Тут пошел разговор совершенно маскарадный. Я был налицо, а собеседница моя под маской и в домино. Вдруг блеснула во мне догадка, что эта женщина, с которой Монго Столыпин был в связи во Флоренции и на руках которой он умер.

Я сказал ей, что угадал ее. «Если меня вы и угадали, то все-таки в том не признаюсь». Спросил я ее, знает ли она сенатора Халанского? Отвечала: «Знаю».

Это разрешило весь вопрос. Халанский был во Флоренции при смерти Столыпина и говорил мне в Марселе много хорошего о ней – как она ходила за больным, и о ее бескорыстии. После сказала она мне, что приехала в Лион для детей своих, кажется, сошлась она опять с мужем и с тещей своей – по крайней мере, дозволено ей видеть детей, – старшего отдает в College etc. etc. etc.

Может быть, приедет она в Россию с графиней Бобринской, которая приглашает ее с собой месяца на два или на три. Она принадлежит хорошей фамилии, муж ее le comte de Vogue (граф Вог), имеет поместье недалеко от Лиона. В ней много приветного и простодушного. Красавицей она мне не показалась. Это одна из тех женских натур, которая мягкостью и восприимчивостью своей способна увлекаться и падать. Предопределенная добыча сердечного романа. Можно сожалеть о подобных женщинах, но осуждать их совестно. Я уверен, что в связи с нею Монго отдыхал от долгой, поработительной и тревожной связи своей с * * *.

9-е. Оставляем сегодня Лион и едем в Женеву.

31 мая (12 июня). Женева. Троицын день. Был у обедни. Церковь полна русскими.

1-го июня, старого стиля. Вчера был в театре. Ездили вечером к месту, называемому la Jonction, где сливается Рон и Арва, но сохраняют свой цвет. Вот что должно быть с Польшей и Россией. Не требовать, чтобы Польша уничтожалась перед Россией, а довольствоваться тем, чтобы она слилась с нею и рядом текла. Прелестное местоположение.

2-е. Ездили в Ферней. Великолепная радуга.

3-е. Утром писал статью о Фернее. Вечером ездили по берегу озера в савойскую сторону. Заходил в игрецкий дом Фази. Очень хорошее помещение. Из учтивости проиграл 10 франков в красное и черное, не зная, что черное и что красное.

Записи из коллекции:
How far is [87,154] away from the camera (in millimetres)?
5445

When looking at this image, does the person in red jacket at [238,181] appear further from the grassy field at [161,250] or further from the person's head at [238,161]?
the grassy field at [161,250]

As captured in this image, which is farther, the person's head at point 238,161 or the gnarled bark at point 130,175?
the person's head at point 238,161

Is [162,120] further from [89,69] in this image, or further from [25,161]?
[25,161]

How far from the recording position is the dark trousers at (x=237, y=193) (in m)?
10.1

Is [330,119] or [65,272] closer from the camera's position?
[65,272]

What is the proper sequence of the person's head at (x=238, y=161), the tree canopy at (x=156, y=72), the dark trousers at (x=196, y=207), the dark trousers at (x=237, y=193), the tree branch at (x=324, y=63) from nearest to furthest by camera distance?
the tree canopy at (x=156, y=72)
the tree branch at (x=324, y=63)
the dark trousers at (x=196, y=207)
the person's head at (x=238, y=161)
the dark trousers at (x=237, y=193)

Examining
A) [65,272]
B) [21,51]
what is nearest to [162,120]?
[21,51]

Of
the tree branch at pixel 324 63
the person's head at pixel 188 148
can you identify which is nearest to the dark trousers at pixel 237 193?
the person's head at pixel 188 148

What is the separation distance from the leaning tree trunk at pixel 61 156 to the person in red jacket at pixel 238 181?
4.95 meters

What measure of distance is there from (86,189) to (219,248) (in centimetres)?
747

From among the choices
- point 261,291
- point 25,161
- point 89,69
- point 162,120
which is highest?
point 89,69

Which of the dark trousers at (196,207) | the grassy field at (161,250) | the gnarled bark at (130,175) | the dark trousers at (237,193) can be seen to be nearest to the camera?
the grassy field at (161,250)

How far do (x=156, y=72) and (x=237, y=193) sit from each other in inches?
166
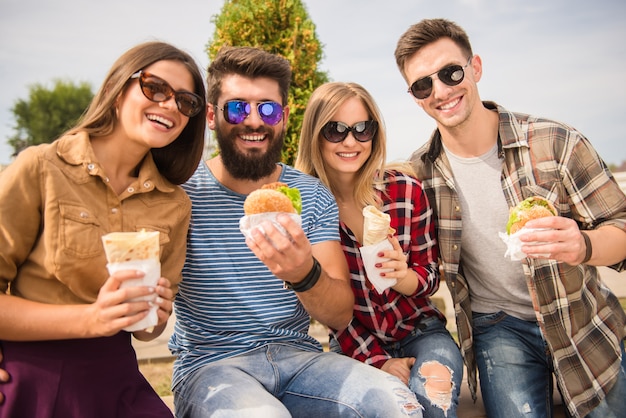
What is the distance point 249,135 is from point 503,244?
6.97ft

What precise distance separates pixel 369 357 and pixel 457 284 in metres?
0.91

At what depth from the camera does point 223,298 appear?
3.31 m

Задания:
[1] Отредактируйте фрагмент исходного текста, начиная со слов «Тут пошел разговор» и продолжая до слов «etc. etc. etc.», заменив в нем «Флоренции» на «Ницце».
[2] Перепишите в виде краткого списка абзац исходного текста, начинающийся словами «Может быть, приедет она в Россию», сохранив его основные сведения.
Эти записи не имеют отношения к исходному тексту.

Решения задач:
[1]
Тут пошел разговор совершенно маскарадный. Я был налицо, а собеседница моя под маской и в домино. Вдруг блеснула во мне догадка, что эта женщина, с которой Монго Столыпин был в связи во Ницце и на руках которой он умер.

Я сказал ей, что угадал ее. «Если меня вы и угадали, то все-таки в том не признаюсь». Спросил я ее, знает ли она сенатора Халанского? Отвечала: «Знаю».

Это разрешило весь вопрос. Халанский был во Ницце при смерти Столыпина и говорил мне в Марселе много хорошего о ней – как она ходила за больным, и о ее бескорыстии. После сказала она мне, что приехала в Лион для детей своих, кажется, сошлась она опять с мужем и с тещей своей – по крайней мере, дозволено ей видеть детей, – старшего отдает в College etc. etc. etc.

[2]
- Она, возможно, приедет в Россию с графиней Бобринской, которая приглашает ее на два-три месяца.
- Она из хорошей фамилии. Ее муж, граф Вог (le comte de Vogue), имеет поместье недалеко от Лиона.
- В ней много приветного и простодушного, однако красавицей автору она не показалась.
- По своей мягкой и восприимчивой натуре она способна увлекаться и падать и потому обречена стать добычей сердечного романа.
- Таких женщин можно жалеть, но осуждать их совестно.
- Автор уверен, что в связи с ней Монго отдыхал от долгой, поработительной и тревожной связи с * * *.